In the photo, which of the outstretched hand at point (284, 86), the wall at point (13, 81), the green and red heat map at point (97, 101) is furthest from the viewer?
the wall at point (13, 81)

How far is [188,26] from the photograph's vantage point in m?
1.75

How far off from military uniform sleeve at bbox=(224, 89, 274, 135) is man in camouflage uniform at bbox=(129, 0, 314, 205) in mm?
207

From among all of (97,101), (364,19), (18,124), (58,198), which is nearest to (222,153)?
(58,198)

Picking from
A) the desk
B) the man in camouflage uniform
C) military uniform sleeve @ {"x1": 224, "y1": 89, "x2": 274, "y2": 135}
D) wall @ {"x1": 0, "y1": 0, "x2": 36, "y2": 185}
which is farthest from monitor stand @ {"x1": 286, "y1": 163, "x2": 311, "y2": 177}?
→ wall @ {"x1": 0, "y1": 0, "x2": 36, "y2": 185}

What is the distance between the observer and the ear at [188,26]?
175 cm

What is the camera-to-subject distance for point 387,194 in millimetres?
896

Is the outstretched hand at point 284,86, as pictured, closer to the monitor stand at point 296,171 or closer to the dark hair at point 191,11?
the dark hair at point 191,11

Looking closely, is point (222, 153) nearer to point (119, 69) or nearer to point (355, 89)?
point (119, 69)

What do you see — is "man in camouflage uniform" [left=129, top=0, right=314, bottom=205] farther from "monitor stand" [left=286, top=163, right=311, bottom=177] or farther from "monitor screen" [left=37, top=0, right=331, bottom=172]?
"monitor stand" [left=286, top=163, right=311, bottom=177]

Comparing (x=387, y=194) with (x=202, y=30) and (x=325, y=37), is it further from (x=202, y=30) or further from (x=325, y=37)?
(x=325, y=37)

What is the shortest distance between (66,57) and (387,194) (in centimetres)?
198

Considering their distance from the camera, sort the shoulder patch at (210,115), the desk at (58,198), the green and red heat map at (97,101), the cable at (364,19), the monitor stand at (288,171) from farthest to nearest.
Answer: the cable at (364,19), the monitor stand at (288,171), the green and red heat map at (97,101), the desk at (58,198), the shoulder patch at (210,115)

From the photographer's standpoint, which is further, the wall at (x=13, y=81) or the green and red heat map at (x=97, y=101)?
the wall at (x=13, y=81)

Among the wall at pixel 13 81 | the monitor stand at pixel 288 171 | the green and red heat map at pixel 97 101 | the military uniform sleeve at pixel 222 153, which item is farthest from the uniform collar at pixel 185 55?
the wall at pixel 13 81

--------------------

TO DO
Which lines in the records above run from the one containing "Picking from" through the one containing "Answer: the cable"? Copy that stretch, both end lines included, without changing anything.

SOLUTION BELOW
Picking from
A) the desk
B) the man in camouflage uniform
C) military uniform sleeve @ {"x1": 224, "y1": 89, "x2": 274, "y2": 135}
D) wall @ {"x1": 0, "y1": 0, "x2": 36, "y2": 185}
which is farthest from monitor stand @ {"x1": 286, "y1": 163, "x2": 311, "y2": 177}?
→ wall @ {"x1": 0, "y1": 0, "x2": 36, "y2": 185}

What is the distance between the observer and the ear at [188,26]?
175 cm

What is the camera-to-subject distance for point 387,194 in millimetres?
896

Is the outstretched hand at point 284,86, as pictured, closer to the monitor stand at point 296,171 or closer to the dark hair at point 191,11?
the dark hair at point 191,11

Looking closely, is point (222, 153) nearer to point (119, 69) or nearer to point (355, 89)?
point (119, 69)

What do you see — is "man in camouflage uniform" [left=129, top=0, right=314, bottom=205] farther from "monitor stand" [left=286, top=163, right=311, bottom=177] or farther from "monitor screen" [left=37, top=0, right=331, bottom=172]?
"monitor stand" [left=286, top=163, right=311, bottom=177]

Comparing (x=387, y=194) with (x=202, y=30) and (x=325, y=37), is it further from (x=202, y=30) or further from (x=325, y=37)?
(x=325, y=37)

What is the shortest distance between (66,57) and (387,194) (in centimetres)?
198

Considering their distance from the camera, sort the shoulder patch at (210,115), the desk at (58,198), the green and red heat map at (97,101), the cable at (364,19), the monitor stand at (288,171) from farthest to nearest.
Answer: the cable at (364,19), the monitor stand at (288,171), the green and red heat map at (97,101), the desk at (58,198), the shoulder patch at (210,115)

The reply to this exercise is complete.